▶ EXERCISE PROMPT
Every record that follows must be duplicated exactly, with images left out.
---- SUPPLIED RECORDS
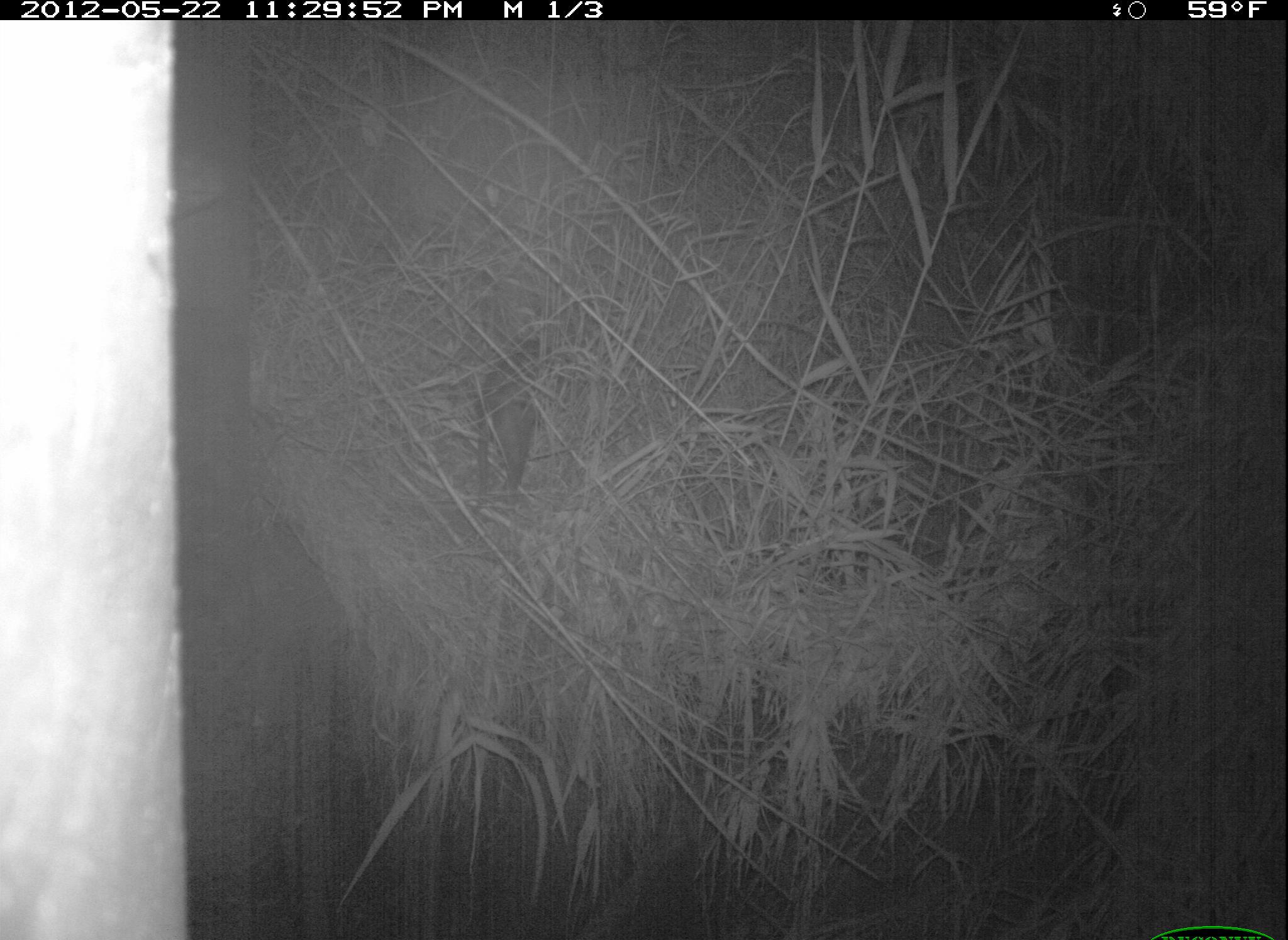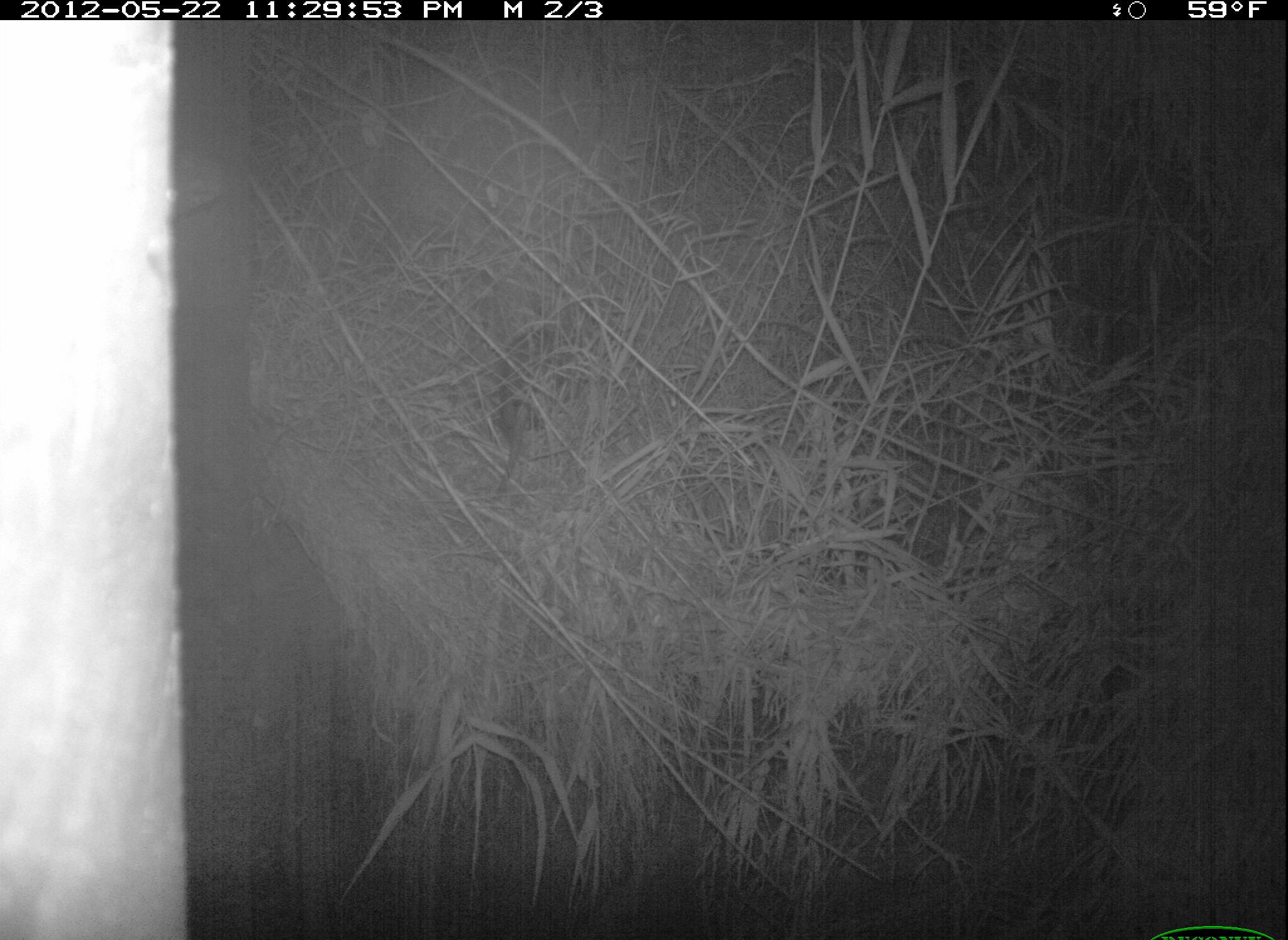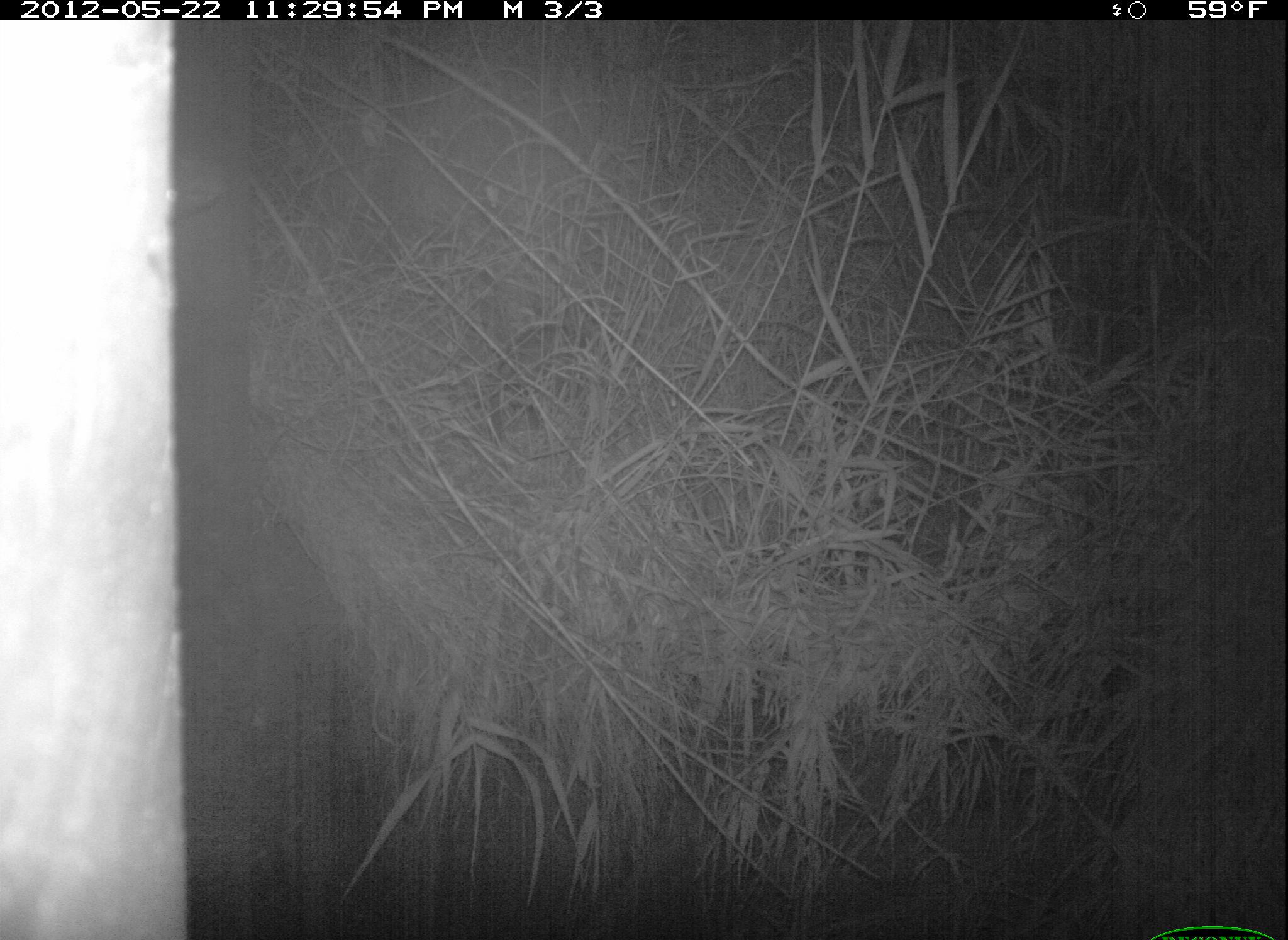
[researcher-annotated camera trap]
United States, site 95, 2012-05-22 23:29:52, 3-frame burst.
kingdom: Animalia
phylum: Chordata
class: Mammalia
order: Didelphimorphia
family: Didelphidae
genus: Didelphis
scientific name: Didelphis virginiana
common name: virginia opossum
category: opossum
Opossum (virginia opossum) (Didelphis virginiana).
--------
▶ PROBLEM SOLUTION
[researcher-annotated camera trap]
United States, site 95, 2012-05-22 23:29:52, 3-frame burst.
kingdom: Animalia
phylum: Chordata
class: Mammalia
order: Didelphimorphia
family: Didelphidae
genus: Didelphis
scientific name: Didelphis virginiana
common name: virginia opossum
category: opossum
Opossum (virginia opossum) (Didelphis virginiana).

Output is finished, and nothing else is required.